A live stream is just what it sounds like, an unedited, real-time internet broadcast of anyone doing anything the public wants to see, or is at least curious to sample.

The 12 highest-paid professional live streamers–and these are people who built a name from nothing–earn a combined $70 million a year for their time. That’s enough money to cover a lot of the $1.35 public contributions PBS currently needs to survive. And the Sesame Street gang already has a cult following ready to watch them online.

Making Money Through Live-Streaming

Unfortunately for PBS, the top-earning live streamers make the bulk of their money through endorsements and brand ambassadorships, something that breaches the network’s strict charter. In order to protect its journalistic integrity, PBS doesn’t take on any funding that could be seen as influencing its broadcasts in the eyes of the public.

Many YouNow live streamers, however, earn their money through direct tips from their viewers.

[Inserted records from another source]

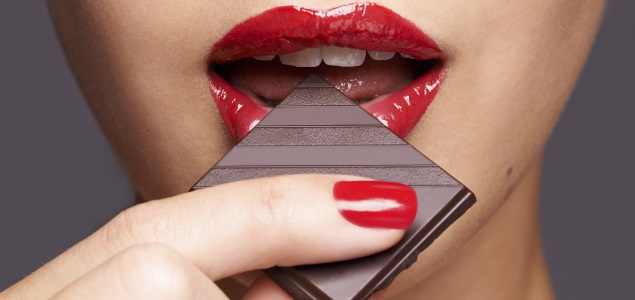 comer-chocolate-getty.jpg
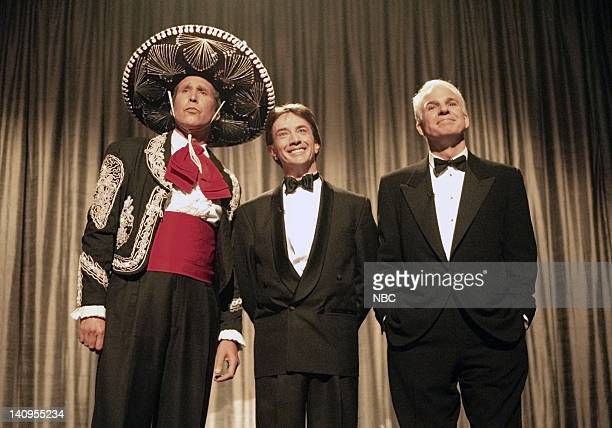 Chevy Chase Martin Short Steve Martin Photo by NBCU Photo Bank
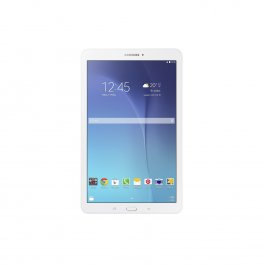 TABLET SAMSUNG GALAXY TAB E T560 QUAD CORE DUAL CAMERA TELA 9.6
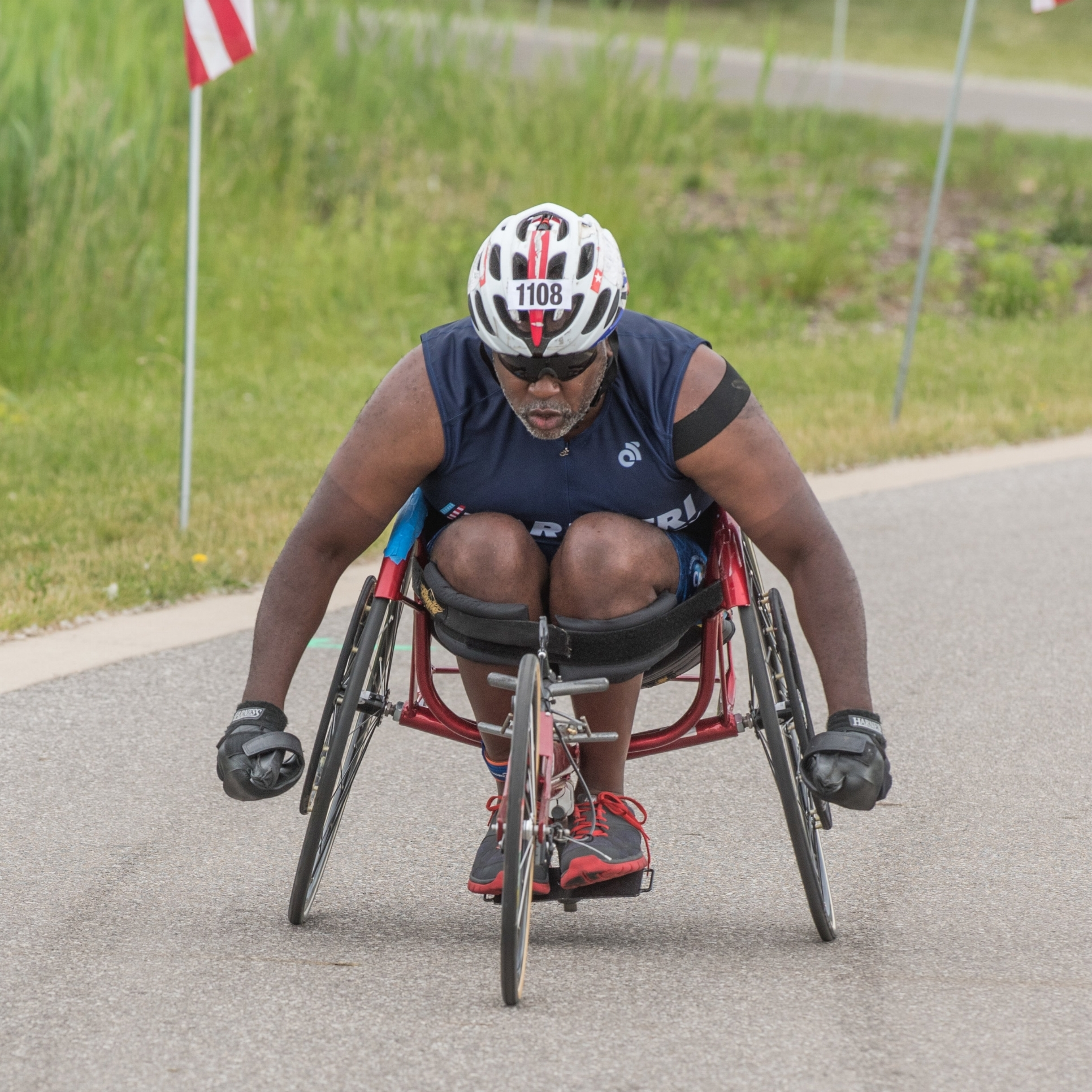 Athlete in racing chair.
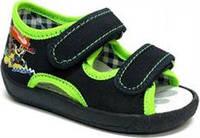 Детские сандали для мальчика размер 19-27 Renbut  Ортопедическая вкладка.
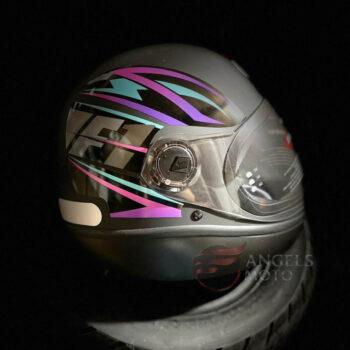 Capacete Taurus Fórmula 1 Storm Preto Fosco Rosa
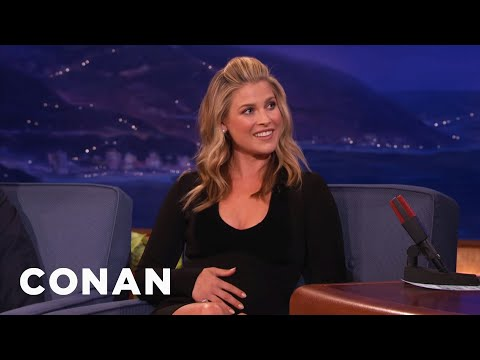 Ali Larter Loves Being Pregnant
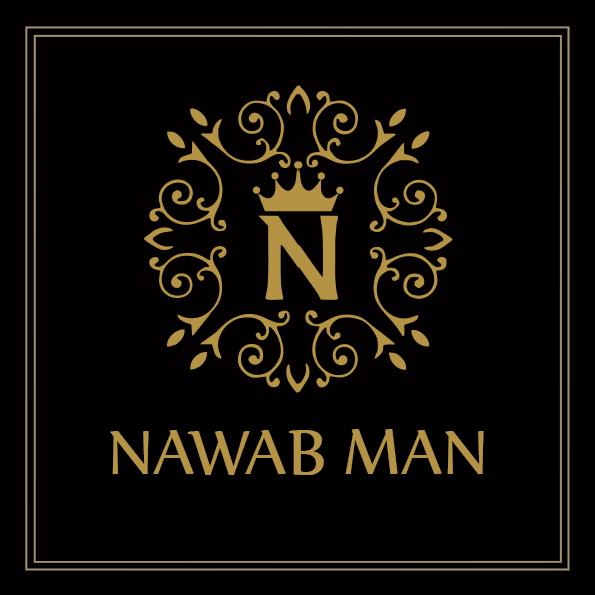 Nawab Man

These contributions are sent in real-time during a live stream, usually in small amounts.

Of course, a live-streamed popular news presentation or talk show on PBS could comfortably attract more $1.35 donations than any unknown Youtuber could imagine. It may not be enough on its own to fund the network for years on end, but small, regular pay-per-view donations could be easier to extract from loyal viewers than a large sum at an annual pledge drive. As a further incentive, the YouNow donors’ names and contributions could be displayed as chat messages on screen during a broadcast.

The biggest economic advantage to taking public television online, however, comes from the reduction in production costs.

Another Plus? Live Streaming Is Cheap

Broadcasting over the internet is, unsurprisingly, a lot cheaper than sending out a public broadcast. Any data you send out is going to come out of the monthly limit your carrier provides, but as sites like YouNow, YouTube Live, and Facebook Live are free, such a cost is negligible compared to maintaining and operating a major digital TV transmission.

Production costs, too, can be reduced online.  You still need the sets and makeup, but you could even replace the $30,000 TV studio camera with a $2,000 professional HD camcorder.

Several major cities and regions are already presenting their public television shows online, including Detroit, Wisconsin, Iowa, and Maryland. Keeping pace with the video-on-demand trend led by Netflix and Amazon, these shows are also stored online for viewing when the audience is ready to watch.

In fact, switching to a Netflix-style billing system of less than $10 a month per viewer could be a windfall for the public stations without relying on any advertising. Netflix has forged an empire of billions this way. PBS documentaries are already a staple of the on-demand giant.

It may take a little education and encouragement to bring PBS viewers over to an internet platform, but the extra revenue and cost reductions could see broadcasters like PBS that produce high-quality original content become financially independent.